Study Finds Fertility Therapy May Not Increase Cardiovascular Risk
According to results from the GRAVID study, the use of fertility therapy does not appear to increase the long-term risk of cardiovascular complications in women who give birth following fertility therapy. The results were published July 31 in the Journal of the American College of Cardiology.
The GRAVID (General Reproductive Assistance and Vascular Illness Downstream) study is the largest-ever population study to examine the long-term risk of cardiovascular consequences following fertility therapy, and followed nearly 1.2 million women who gave birth in Ontario, Canada, between July 1, 1993 and March 31, 2010. Results showed at 9.7 years of median follow-up, the 6,979 women in the cohort who gave birth following fertility therapy had fewer cardiovascular events than the controls (103 vs. 117 events per 100,000 person-years), equivalent to an unadjusted HR 0.96 (95 percent confidence interval [CI], 0.72-1.29, p=0.79) and an adjusted HR 0.55 (95 percent CI, 0.41-0.74, p<0.0001). The reduced risk of cardiovascular complications was seen across all age, education and socioeconomic subgroups. Further, “women who received fertility therapy also had lower risk-adjusted all-cause mortality, thromboembolic events, subsequent depression, alcoholism, and self-harm (p<0.01 for each).”
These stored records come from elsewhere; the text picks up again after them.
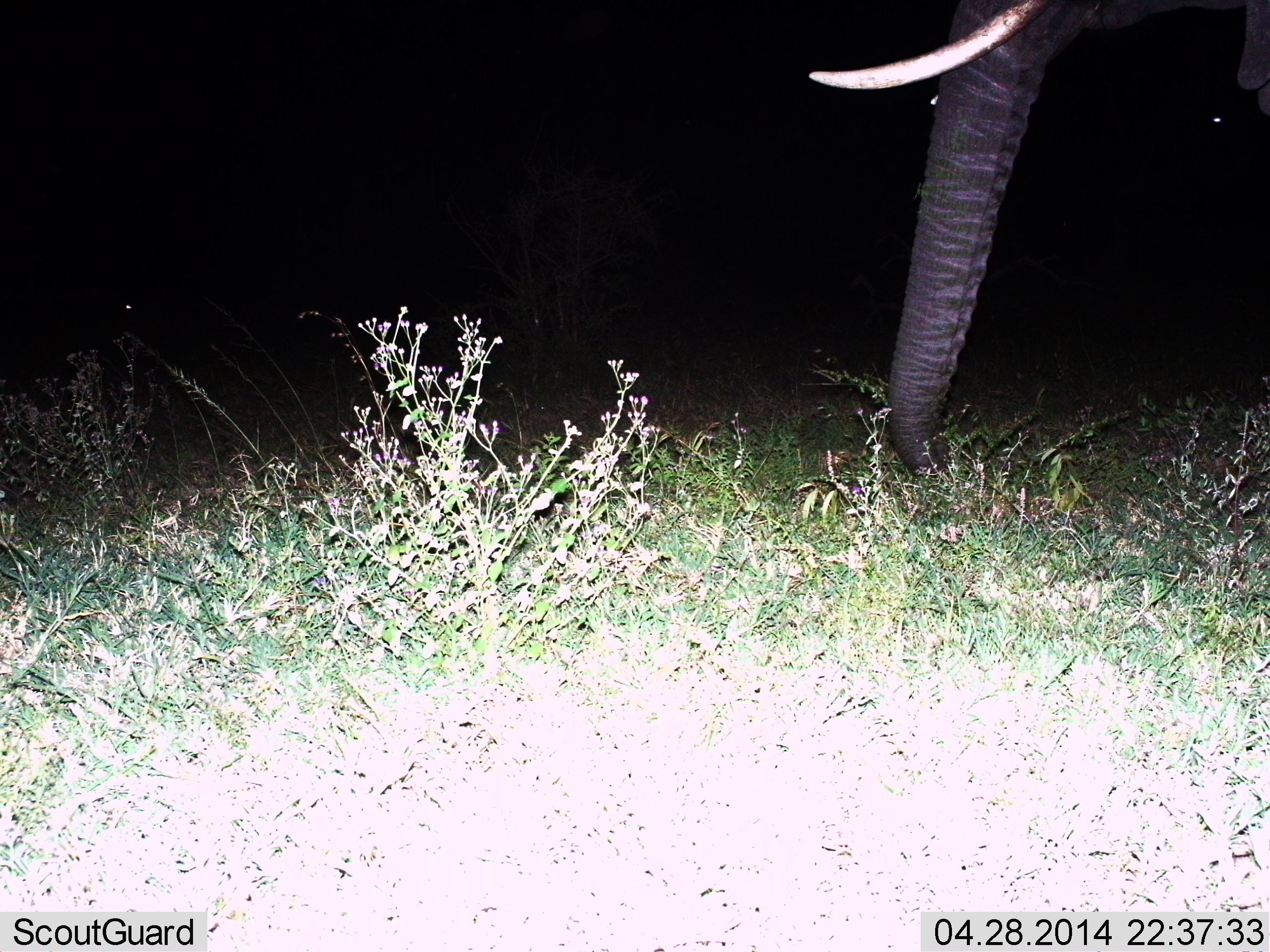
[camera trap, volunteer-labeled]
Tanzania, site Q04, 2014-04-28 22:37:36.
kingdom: Animalia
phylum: Chordata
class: Mammalia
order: Proboscidea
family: Elephantidae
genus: Loxodonta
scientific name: Loxodonta africana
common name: african bush elephant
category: elephant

“The potential association between fertility therapy and subsequent cardiovascular disease is increasingly relevant given societal trends for women to delay pregnancy until older age with a higher likelihood of baseline heart disease,” note the authors. “A better understanding of the long-term risks associated with fertility therapy might help inform decision-making around reproductive technology and motivate cardiovascular risk reduction. The current findings provide some reassurance that fertility therapy does not appear to increase long-term risk of cardiovascular events following successful pregnancy,” the authors conclude.
They add that their findings are in contrast with other studies, and suggest that the difference may be due to the larger population and longer term of the current study. They also recommend that their findings be approached with caution, as “population-based cohort studies have limitations due to potentially missing clinical data yet remain powerful designs to examine adverse outcomes otherwise missed in randomized trials.”
“The findings in this study are reassuring for women who need fertility treatment,” said Jolien Roos-Hesselink, MD, PHD, Thoraxcenter, Erasmus Medical Center, Rotterdam, Netherlands in a related editorial comment. “But overall, we should remember that the population needing fertility treatment is actually at increased risk of cardiovascular and metabolic disease. These data can only be applied to those people who conceived and had a live birth. The outcome in those women whose (fertility) treatment is unsuccessful may be very different and should be investigated.”